Faster credit recovery for buyers who couldn’t qualify before. Those of you who had your FICO scores vaporized by losing a home to a bubble-created foreclosure are probably still trying to dig out. A home mortgage is one of the rare credit trade lines that’s a lot more than it appears — and having one and paying it faithfully can help you recover your credit faster than a secured credit card or a student loan payment ever could. Better credit for more people living in a credit-driven economy is a really good thing for all of us!
The Downside of FHA’s Low FICO Lending
Although FHA’s opening of low FICO lending promises to help a lot of people, let’s not assume it’s going to fix everything. There are definitely some risks we take as a country with this new program — and if all the pieces don’t fall into place at the right time, it could cause some problems. Keep these risks in mind:
More buyers means higher prices if inventory remains limited. 2015’s housing inventory has been much lower than that of years past. This may be due, in part, to the fact that as much as 15 percent of all homes with a mortgage are still underwater. Regardless of the reason, it’s troubling that existing home inventory dropped by 14.3 percent year over year in June 2015. If this trend continues, the market balance will be really out of whack, with a lot of buyers and not a lot of sellers — which spells bidding wars and dramatically higher housing prices for you, especially if the lower FHA FICO requirements allow a lot more buyers than expected into the already competitive marketplace.
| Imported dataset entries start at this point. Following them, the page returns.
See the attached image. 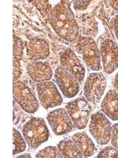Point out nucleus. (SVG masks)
Instances as JSON below:
<instances>
[{"instance_id": "nucleus-20", "label": "nucleus", "mask_w": 118, "mask_h": 158, "mask_svg": "<svg viewBox=\"0 0 118 158\" xmlns=\"http://www.w3.org/2000/svg\"><path fill=\"white\" fill-rule=\"evenodd\" d=\"M33 5L38 9L43 16H49L51 12V5L48 1L46 0H39V1H31Z\"/></svg>"}, {"instance_id": "nucleus-10", "label": "nucleus", "mask_w": 118, "mask_h": 158, "mask_svg": "<svg viewBox=\"0 0 118 158\" xmlns=\"http://www.w3.org/2000/svg\"><path fill=\"white\" fill-rule=\"evenodd\" d=\"M54 78L57 86L67 98L74 97L80 91V81L63 67L56 69Z\"/></svg>"}, {"instance_id": "nucleus-7", "label": "nucleus", "mask_w": 118, "mask_h": 158, "mask_svg": "<svg viewBox=\"0 0 118 158\" xmlns=\"http://www.w3.org/2000/svg\"><path fill=\"white\" fill-rule=\"evenodd\" d=\"M14 98L22 109L28 113H35L39 108V102L29 87L22 81L14 83Z\"/></svg>"}, {"instance_id": "nucleus-17", "label": "nucleus", "mask_w": 118, "mask_h": 158, "mask_svg": "<svg viewBox=\"0 0 118 158\" xmlns=\"http://www.w3.org/2000/svg\"><path fill=\"white\" fill-rule=\"evenodd\" d=\"M57 149L63 157L81 158L84 156L77 144L69 138H65L59 142Z\"/></svg>"}, {"instance_id": "nucleus-28", "label": "nucleus", "mask_w": 118, "mask_h": 158, "mask_svg": "<svg viewBox=\"0 0 118 158\" xmlns=\"http://www.w3.org/2000/svg\"><path fill=\"white\" fill-rule=\"evenodd\" d=\"M114 87H115V89H116V91H118V72H117V73H116V76H115Z\"/></svg>"}, {"instance_id": "nucleus-6", "label": "nucleus", "mask_w": 118, "mask_h": 158, "mask_svg": "<svg viewBox=\"0 0 118 158\" xmlns=\"http://www.w3.org/2000/svg\"><path fill=\"white\" fill-rule=\"evenodd\" d=\"M106 88V78L102 73H91L84 84V94L89 102L98 104Z\"/></svg>"}, {"instance_id": "nucleus-8", "label": "nucleus", "mask_w": 118, "mask_h": 158, "mask_svg": "<svg viewBox=\"0 0 118 158\" xmlns=\"http://www.w3.org/2000/svg\"><path fill=\"white\" fill-rule=\"evenodd\" d=\"M38 97L42 106L46 109L58 106L62 103V97L54 82L50 81L36 85Z\"/></svg>"}, {"instance_id": "nucleus-13", "label": "nucleus", "mask_w": 118, "mask_h": 158, "mask_svg": "<svg viewBox=\"0 0 118 158\" xmlns=\"http://www.w3.org/2000/svg\"><path fill=\"white\" fill-rule=\"evenodd\" d=\"M27 72L29 77L36 82L50 81L53 75V71L47 63L33 61L27 65Z\"/></svg>"}, {"instance_id": "nucleus-21", "label": "nucleus", "mask_w": 118, "mask_h": 158, "mask_svg": "<svg viewBox=\"0 0 118 158\" xmlns=\"http://www.w3.org/2000/svg\"><path fill=\"white\" fill-rule=\"evenodd\" d=\"M23 43L18 36L14 35V59L21 60L23 57Z\"/></svg>"}, {"instance_id": "nucleus-11", "label": "nucleus", "mask_w": 118, "mask_h": 158, "mask_svg": "<svg viewBox=\"0 0 118 158\" xmlns=\"http://www.w3.org/2000/svg\"><path fill=\"white\" fill-rule=\"evenodd\" d=\"M100 56L106 74H112L118 68V45L113 40L106 39L102 42Z\"/></svg>"}, {"instance_id": "nucleus-1", "label": "nucleus", "mask_w": 118, "mask_h": 158, "mask_svg": "<svg viewBox=\"0 0 118 158\" xmlns=\"http://www.w3.org/2000/svg\"><path fill=\"white\" fill-rule=\"evenodd\" d=\"M49 22L57 36L75 43L80 38V30L69 1H61L52 9L48 16Z\"/></svg>"}, {"instance_id": "nucleus-14", "label": "nucleus", "mask_w": 118, "mask_h": 158, "mask_svg": "<svg viewBox=\"0 0 118 158\" xmlns=\"http://www.w3.org/2000/svg\"><path fill=\"white\" fill-rule=\"evenodd\" d=\"M27 55L32 60L47 58L50 55V48L46 40L39 38H32L27 44Z\"/></svg>"}, {"instance_id": "nucleus-26", "label": "nucleus", "mask_w": 118, "mask_h": 158, "mask_svg": "<svg viewBox=\"0 0 118 158\" xmlns=\"http://www.w3.org/2000/svg\"><path fill=\"white\" fill-rule=\"evenodd\" d=\"M112 26H113V32H114L115 36L118 40V15H116L112 20Z\"/></svg>"}, {"instance_id": "nucleus-9", "label": "nucleus", "mask_w": 118, "mask_h": 158, "mask_svg": "<svg viewBox=\"0 0 118 158\" xmlns=\"http://www.w3.org/2000/svg\"><path fill=\"white\" fill-rule=\"evenodd\" d=\"M47 118L52 131L56 135H67L73 130V123L68 111L64 108L51 111L48 113Z\"/></svg>"}, {"instance_id": "nucleus-23", "label": "nucleus", "mask_w": 118, "mask_h": 158, "mask_svg": "<svg viewBox=\"0 0 118 158\" xmlns=\"http://www.w3.org/2000/svg\"><path fill=\"white\" fill-rule=\"evenodd\" d=\"M111 143L113 147L118 149V123H115L111 131Z\"/></svg>"}, {"instance_id": "nucleus-12", "label": "nucleus", "mask_w": 118, "mask_h": 158, "mask_svg": "<svg viewBox=\"0 0 118 158\" xmlns=\"http://www.w3.org/2000/svg\"><path fill=\"white\" fill-rule=\"evenodd\" d=\"M60 62L63 67L71 73L79 81H83L85 77V68L73 50L67 48L60 56Z\"/></svg>"}, {"instance_id": "nucleus-18", "label": "nucleus", "mask_w": 118, "mask_h": 158, "mask_svg": "<svg viewBox=\"0 0 118 158\" xmlns=\"http://www.w3.org/2000/svg\"><path fill=\"white\" fill-rule=\"evenodd\" d=\"M13 133V143H14V152L13 154L16 155L18 153H22L26 149V141L24 140L23 137L19 133V131L14 128Z\"/></svg>"}, {"instance_id": "nucleus-2", "label": "nucleus", "mask_w": 118, "mask_h": 158, "mask_svg": "<svg viewBox=\"0 0 118 158\" xmlns=\"http://www.w3.org/2000/svg\"><path fill=\"white\" fill-rule=\"evenodd\" d=\"M22 134L29 146L35 149L49 139L50 132L43 118L32 117L22 128Z\"/></svg>"}, {"instance_id": "nucleus-16", "label": "nucleus", "mask_w": 118, "mask_h": 158, "mask_svg": "<svg viewBox=\"0 0 118 158\" xmlns=\"http://www.w3.org/2000/svg\"><path fill=\"white\" fill-rule=\"evenodd\" d=\"M72 139L77 144L81 151L83 156L85 157L93 156L96 153L97 149L90 137L85 132H80L72 136Z\"/></svg>"}, {"instance_id": "nucleus-27", "label": "nucleus", "mask_w": 118, "mask_h": 158, "mask_svg": "<svg viewBox=\"0 0 118 158\" xmlns=\"http://www.w3.org/2000/svg\"><path fill=\"white\" fill-rule=\"evenodd\" d=\"M109 5L113 10L118 11V1H109Z\"/></svg>"}, {"instance_id": "nucleus-3", "label": "nucleus", "mask_w": 118, "mask_h": 158, "mask_svg": "<svg viewBox=\"0 0 118 158\" xmlns=\"http://www.w3.org/2000/svg\"><path fill=\"white\" fill-rule=\"evenodd\" d=\"M76 50L82 55L83 60L91 70L98 71L102 69L100 52L93 38L88 36L79 38Z\"/></svg>"}, {"instance_id": "nucleus-22", "label": "nucleus", "mask_w": 118, "mask_h": 158, "mask_svg": "<svg viewBox=\"0 0 118 158\" xmlns=\"http://www.w3.org/2000/svg\"><path fill=\"white\" fill-rule=\"evenodd\" d=\"M98 157H106V158H118V149L115 147L108 146L104 148L98 153Z\"/></svg>"}, {"instance_id": "nucleus-19", "label": "nucleus", "mask_w": 118, "mask_h": 158, "mask_svg": "<svg viewBox=\"0 0 118 158\" xmlns=\"http://www.w3.org/2000/svg\"><path fill=\"white\" fill-rule=\"evenodd\" d=\"M36 157H47V158H57V157H63L61 153L59 152L58 149L54 146H49V147L45 148L42 149L36 155Z\"/></svg>"}, {"instance_id": "nucleus-4", "label": "nucleus", "mask_w": 118, "mask_h": 158, "mask_svg": "<svg viewBox=\"0 0 118 158\" xmlns=\"http://www.w3.org/2000/svg\"><path fill=\"white\" fill-rule=\"evenodd\" d=\"M69 115L77 129L81 130L87 127L91 112V106L84 97H79L70 101L65 106Z\"/></svg>"}, {"instance_id": "nucleus-5", "label": "nucleus", "mask_w": 118, "mask_h": 158, "mask_svg": "<svg viewBox=\"0 0 118 158\" xmlns=\"http://www.w3.org/2000/svg\"><path fill=\"white\" fill-rule=\"evenodd\" d=\"M111 124L106 115L102 111H97L91 115L89 131L99 145H106L111 138Z\"/></svg>"}, {"instance_id": "nucleus-25", "label": "nucleus", "mask_w": 118, "mask_h": 158, "mask_svg": "<svg viewBox=\"0 0 118 158\" xmlns=\"http://www.w3.org/2000/svg\"><path fill=\"white\" fill-rule=\"evenodd\" d=\"M91 1H73L74 9L77 10H85L89 6Z\"/></svg>"}, {"instance_id": "nucleus-24", "label": "nucleus", "mask_w": 118, "mask_h": 158, "mask_svg": "<svg viewBox=\"0 0 118 158\" xmlns=\"http://www.w3.org/2000/svg\"><path fill=\"white\" fill-rule=\"evenodd\" d=\"M14 67H13V72H14V81H17L22 74V70H21V65H20L19 60L14 59Z\"/></svg>"}, {"instance_id": "nucleus-15", "label": "nucleus", "mask_w": 118, "mask_h": 158, "mask_svg": "<svg viewBox=\"0 0 118 158\" xmlns=\"http://www.w3.org/2000/svg\"><path fill=\"white\" fill-rule=\"evenodd\" d=\"M101 110L110 119H118V93L115 89H109L101 104Z\"/></svg>"}]
</instances>
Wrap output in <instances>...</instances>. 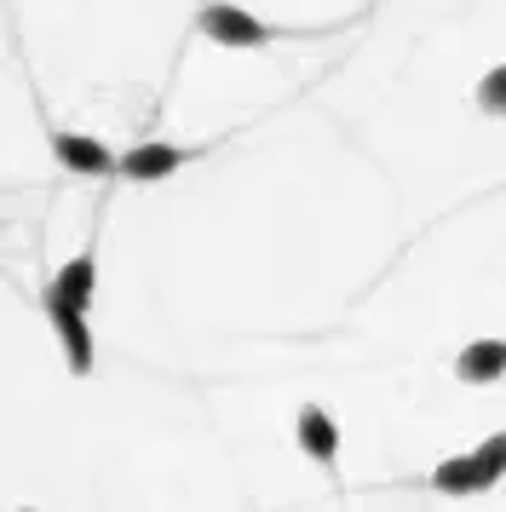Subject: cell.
I'll list each match as a JSON object with an SVG mask.
<instances>
[{
  "label": "cell",
  "instance_id": "30bf717a",
  "mask_svg": "<svg viewBox=\"0 0 506 512\" xmlns=\"http://www.w3.org/2000/svg\"><path fill=\"white\" fill-rule=\"evenodd\" d=\"M18 512H35V507H18Z\"/></svg>",
  "mask_w": 506,
  "mask_h": 512
},
{
  "label": "cell",
  "instance_id": "6da1fadb",
  "mask_svg": "<svg viewBox=\"0 0 506 512\" xmlns=\"http://www.w3.org/2000/svg\"><path fill=\"white\" fill-rule=\"evenodd\" d=\"M196 24H202L207 41H219L230 52H248V47H265L271 41V24H259L248 6H230V0H207Z\"/></svg>",
  "mask_w": 506,
  "mask_h": 512
},
{
  "label": "cell",
  "instance_id": "7a4b0ae2",
  "mask_svg": "<svg viewBox=\"0 0 506 512\" xmlns=\"http://www.w3.org/2000/svg\"><path fill=\"white\" fill-rule=\"evenodd\" d=\"M46 317L58 328V346H64V363L69 374H92V328H87V311L81 305L58 300L52 288H46Z\"/></svg>",
  "mask_w": 506,
  "mask_h": 512
},
{
  "label": "cell",
  "instance_id": "5b68a950",
  "mask_svg": "<svg viewBox=\"0 0 506 512\" xmlns=\"http://www.w3.org/2000/svg\"><path fill=\"white\" fill-rule=\"evenodd\" d=\"M52 156L69 167V173H87V179H104L115 173V156L98 139H81V133H52Z\"/></svg>",
  "mask_w": 506,
  "mask_h": 512
},
{
  "label": "cell",
  "instance_id": "8992f818",
  "mask_svg": "<svg viewBox=\"0 0 506 512\" xmlns=\"http://www.w3.org/2000/svg\"><path fill=\"white\" fill-rule=\"evenodd\" d=\"M506 374V340H472L455 357V380L460 386H495Z\"/></svg>",
  "mask_w": 506,
  "mask_h": 512
},
{
  "label": "cell",
  "instance_id": "52a82bcc",
  "mask_svg": "<svg viewBox=\"0 0 506 512\" xmlns=\"http://www.w3.org/2000/svg\"><path fill=\"white\" fill-rule=\"evenodd\" d=\"M466 466H472V495H483V489H495L506 478V426L501 432H489V438L466 455Z\"/></svg>",
  "mask_w": 506,
  "mask_h": 512
},
{
  "label": "cell",
  "instance_id": "3957f363",
  "mask_svg": "<svg viewBox=\"0 0 506 512\" xmlns=\"http://www.w3.org/2000/svg\"><path fill=\"white\" fill-rule=\"evenodd\" d=\"M184 162H190V150H179V144H138L115 162V173L133 179V185H156V179H173Z\"/></svg>",
  "mask_w": 506,
  "mask_h": 512
},
{
  "label": "cell",
  "instance_id": "9c48e42d",
  "mask_svg": "<svg viewBox=\"0 0 506 512\" xmlns=\"http://www.w3.org/2000/svg\"><path fill=\"white\" fill-rule=\"evenodd\" d=\"M478 110L483 116H506V64H495V70L478 81Z\"/></svg>",
  "mask_w": 506,
  "mask_h": 512
},
{
  "label": "cell",
  "instance_id": "277c9868",
  "mask_svg": "<svg viewBox=\"0 0 506 512\" xmlns=\"http://www.w3.org/2000/svg\"><path fill=\"white\" fill-rule=\"evenodd\" d=\"M294 432H299V449H305L317 466H334V461H340V420L328 415L322 403H305V409H299Z\"/></svg>",
  "mask_w": 506,
  "mask_h": 512
},
{
  "label": "cell",
  "instance_id": "ba28073f",
  "mask_svg": "<svg viewBox=\"0 0 506 512\" xmlns=\"http://www.w3.org/2000/svg\"><path fill=\"white\" fill-rule=\"evenodd\" d=\"M92 288H98V259H92V254H75L64 271L52 277V294L69 300V305H81V311L92 305Z\"/></svg>",
  "mask_w": 506,
  "mask_h": 512
}]
</instances>
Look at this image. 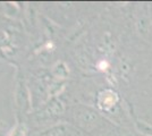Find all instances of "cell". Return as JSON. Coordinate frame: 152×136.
I'll use <instances>...</instances> for the list:
<instances>
[{
  "instance_id": "cell-1",
  "label": "cell",
  "mask_w": 152,
  "mask_h": 136,
  "mask_svg": "<svg viewBox=\"0 0 152 136\" xmlns=\"http://www.w3.org/2000/svg\"><path fill=\"white\" fill-rule=\"evenodd\" d=\"M116 102H117V95H116L115 93L109 92V91L104 93L103 101H102V103H103V107H104V108H110V107H113Z\"/></svg>"
},
{
  "instance_id": "cell-2",
  "label": "cell",
  "mask_w": 152,
  "mask_h": 136,
  "mask_svg": "<svg viewBox=\"0 0 152 136\" xmlns=\"http://www.w3.org/2000/svg\"><path fill=\"white\" fill-rule=\"evenodd\" d=\"M137 128H139L142 133L146 134L148 136H152V126L151 125L144 123V121H140V123H137Z\"/></svg>"
}]
</instances>
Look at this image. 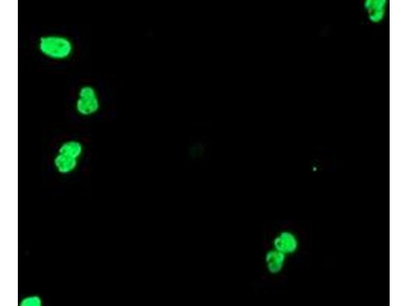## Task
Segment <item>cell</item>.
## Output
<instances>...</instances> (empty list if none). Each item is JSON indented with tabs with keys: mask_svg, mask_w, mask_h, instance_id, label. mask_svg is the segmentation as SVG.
Segmentation results:
<instances>
[{
	"mask_svg": "<svg viewBox=\"0 0 408 306\" xmlns=\"http://www.w3.org/2000/svg\"><path fill=\"white\" fill-rule=\"evenodd\" d=\"M37 45L39 51L43 56L55 61L69 58L73 51L71 40L62 35H43L39 38Z\"/></svg>",
	"mask_w": 408,
	"mask_h": 306,
	"instance_id": "6da1fadb",
	"label": "cell"
},
{
	"mask_svg": "<svg viewBox=\"0 0 408 306\" xmlns=\"http://www.w3.org/2000/svg\"><path fill=\"white\" fill-rule=\"evenodd\" d=\"M100 100L95 89L89 85L81 87L75 101V110L82 116H89L96 113L100 108Z\"/></svg>",
	"mask_w": 408,
	"mask_h": 306,
	"instance_id": "7a4b0ae2",
	"label": "cell"
},
{
	"mask_svg": "<svg viewBox=\"0 0 408 306\" xmlns=\"http://www.w3.org/2000/svg\"><path fill=\"white\" fill-rule=\"evenodd\" d=\"M79 161V159L71 156L57 152L53 159V165L57 172L62 175H67L76 170Z\"/></svg>",
	"mask_w": 408,
	"mask_h": 306,
	"instance_id": "3957f363",
	"label": "cell"
},
{
	"mask_svg": "<svg viewBox=\"0 0 408 306\" xmlns=\"http://www.w3.org/2000/svg\"><path fill=\"white\" fill-rule=\"evenodd\" d=\"M83 152V144L80 141L75 139H70L63 142L57 149V152L67 155L79 160Z\"/></svg>",
	"mask_w": 408,
	"mask_h": 306,
	"instance_id": "277c9868",
	"label": "cell"
},
{
	"mask_svg": "<svg viewBox=\"0 0 408 306\" xmlns=\"http://www.w3.org/2000/svg\"><path fill=\"white\" fill-rule=\"evenodd\" d=\"M42 301L41 298L37 295H33L21 299L19 305H41Z\"/></svg>",
	"mask_w": 408,
	"mask_h": 306,
	"instance_id": "5b68a950",
	"label": "cell"
}]
</instances>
Rates will undoubtedly rise. The Federal Reserve has been chomping at the bit to raise rates for some time now, and if this loosening of FHA requirements stimulates a lot of buying, they may jump at the opportunity. They didn’t opt to raise rates this year, but it is coming — these low rates can’t last forever, especially if the market starts to show signs of improvement.
Risk of second real estate bubble. In a world where the interest rates are insanely low, mortgages are easier to get and prices are being pushed dramatically upward because of a lack of supply, the risk of a second real estate bubble is very, very real. We have to trust that FHA is carefully metering out these new low FICO loans because otherwise the feeding frenzy could be intense and much like what we saw in the mid 2000s.
The Bottom Line: Just Because You Can Doesn’t Always Mean You Should
I know I spelled out all the doom scenarios in the con column of FHA’s new low FICO lending products, but I think — I hope — it won’t come to that. I’ve long known FHA to be a fairly reasonable program, administered by fairly reasonable people. I’m sure they’re opening their doors to more buyers for the express purpose for stimulating the market, but not too much.
That being said, if you now qualify for an FHA loan under the new guidelines, I caution you to make doubly sure you’re ready to jump back into the market before securing a loan. Remember that buying a house is more than just buying a payment — you also get all the maintenance, repairs and expenses that go along with it.
If you’re ready to take on an unexpectedly leaky roof or a furnace that has to be replaced in the middle of winter, I wish you all the luck in the world of finding the home of your dreams. The market can always support more patient buyers who are really ready for all the bumps and bruises a home can create, and you’ve certainly earned the right to some security after everything you’ve been through in the last decade.